SRT has been busy with SUVs. It will make its debut at the 2017 Chicago auto show before going on sale this summer. If you don't like these, you probably don't like pizza, either. But if you did (or do) have access to the Durango SRT, would you consider it? ZF's ubiquitous eight-speed automatic, along with a transfer case capable of varying the torque split between the front and rear axles, shuttles that output to all four wheels. Alternatively, Pirelli P Zero three-season tires are available together with a 20-inch forged aluminium five-spoke wheel also featuring a "Black Noise" finish.
The SRT edition can launche from 0-60 in 4.4 seconds and clock a quarter mile in 12.9. In Sport mode, for instance, the suspension damping gets stiffer and the steering meatier; shift speed increases by nearly a quarter in the first four gears, while the ESC loosens up its attitude to yaw. Undercutting pricier competition has always been the SRT credo with its in-house hot rods, and that hasn't changed. The 2017 R/T with AWD starts just under $45,000.
For most, though, it's the sporting performance which will be of most interest.
Each driving mode also changes the settings on the active damping system, while stiffer front and rear springs and a stiffer rear sway bar help to keep this big brute planted. For example, Track mode causes the transmission to shift faster, with 160-millisecond shifts, moves torque up to 70 percent to the rear wheels and stability control allows for "maximum yaw", a.k.a. you can slide around more easily. Call it throaty, menacing, or well endowed-all are fitting. The noise control turns on full time when in Tow mode. Adaptive dampers are also used, with seven modes for the driver to select from.
The seats are heated and ventilated in the front, with the second-row captain's chairs getting heating too.

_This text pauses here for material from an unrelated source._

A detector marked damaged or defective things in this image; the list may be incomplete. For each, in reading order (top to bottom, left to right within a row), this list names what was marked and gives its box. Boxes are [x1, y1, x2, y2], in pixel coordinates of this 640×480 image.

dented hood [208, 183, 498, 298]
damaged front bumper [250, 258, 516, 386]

Cabin occupants will be greeted by numerous sport appointments such as carbon fiber dashboard trim, an SRT flat-bottom performance steering wheel with paddle shifters and Nappa leather SRT seats with suede inserts. The SUV even has launch control, a speedometer that goes to 180 miles per hour, and a tachometer in the driver's display; that might be at home in a Charger, but it's not the norm for a family SUV. Fiat Chrysler's 8.4-inch Uconnect infotainment interface is standard.

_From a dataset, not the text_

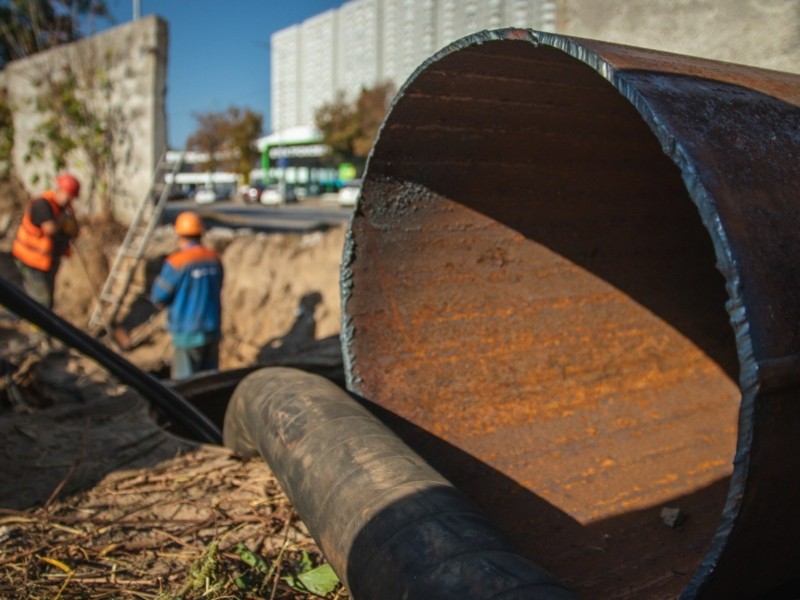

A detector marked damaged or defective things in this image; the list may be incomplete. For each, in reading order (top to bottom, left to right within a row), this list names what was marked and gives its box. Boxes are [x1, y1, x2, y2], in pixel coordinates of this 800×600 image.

large rusty steel pipe [222, 368, 580, 596]
large rusty steel pipe [340, 29, 800, 600]
corroded metal surface [340, 29, 800, 600]
rusty pipe interior [346, 29, 800, 600]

Drawing cues from the SRT Challenger, the design team gave the mega Durango a wide, functional hood scoop; deeper front splitter; flared fenders sheltering its widened track; and an SRT rear fascia culminating in a pair of 4-inch nickel chrome exhaust tips. The main grille opening traces Charger-esque lines and carries a small SRT badge.
This is by far the sportiest of the modern Durango packages and in my opinion, it is the best looking. The Durango SRT will hit dealerships in Q4 2017.